David and I have been in it together for sixteen years today.
This year has seen alot of our friends’ partnerships end in separation and divorce.
Some are still struggling, trying to work things through, as the gap in differences get wider.
Our marriage isn’t perfect.
It has felt the stretch of strain over the last five years, over the last two, more so.
At the end of the day we are often both so tired that talk and relationship building are the furthest from our minds.
His worries are often so different from mine.
We are most definitely different people than we were, as fresh faced young adults walking down the isle, full of hope and love for each other.
There are problems and issues that come up.

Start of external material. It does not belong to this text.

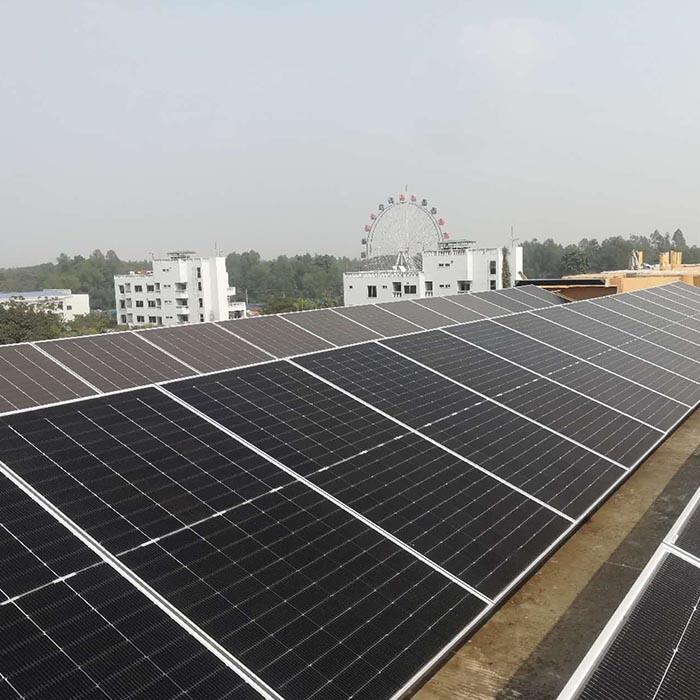 800KW Bogra Bangladesh On Grid Roof Solar Power System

There are words that are said.
It’s life, I guess.
It’s marriage,
the continuing evolving relationship of two people.
It’s a work in progress.
Love him, I do, though and when all is said and done, I really enjoy being around him.

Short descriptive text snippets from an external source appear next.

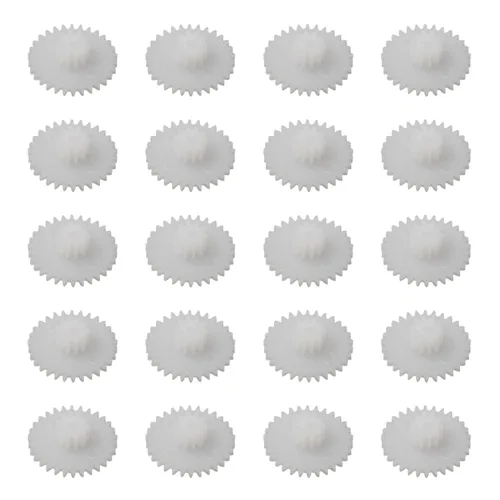 Miniatura 11 de Othmro Engranajes de plástico 56 dientes modelo 562A engranaje de reducción engranajes de gusano de plástico para RC coche robot motor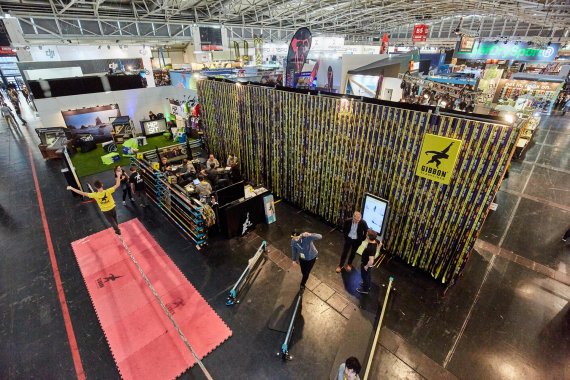 mb-160818-gibbon-ispo-slackline Slackline-Hersteller Gibbon stellt auf der ISPO MUNICH seine neuesten Entwicklungen vor.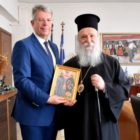Συνάντηση του Αντιπεριφερειάρχη Φλώρινας Σωτήρη Βόσδου με τον Μητροπολίτη Γρεβενών κ.κ. Δαβίδ, τοποτηρητή της Μητρόπολης Φλωρίνης, Πρεσπών και Εορδαίας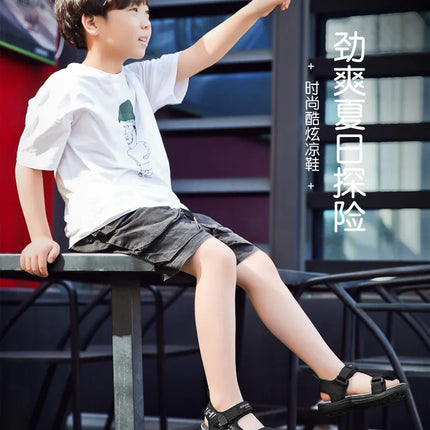 2026 Summer Kids Sandals Breathable Boys Sandals Soft Comfortable Children's Shoes Outdoor Beach Girls Lightweight Slippers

I know that I can tell him my worst secrets and my biggest fears and he is there for me every day, giving me his heart in the only way he knows how to; wholly and fully.
I know that we can laugh insanely (and often inappropriately) at the most horrible of events and that his dry sense of humour helps to ease the pain of things that we never thought, in our wildest dreams, we would experience.
I know that when things get really tough we work like a well oiled machine.
We’ve always been good at that.
We’ve always been a great team.
When all the frustrations of daily life are laid to rest at the end of the day,
when everything is quiet,
when it’s just the two of us,
there is no place that I would rather be than in his arms.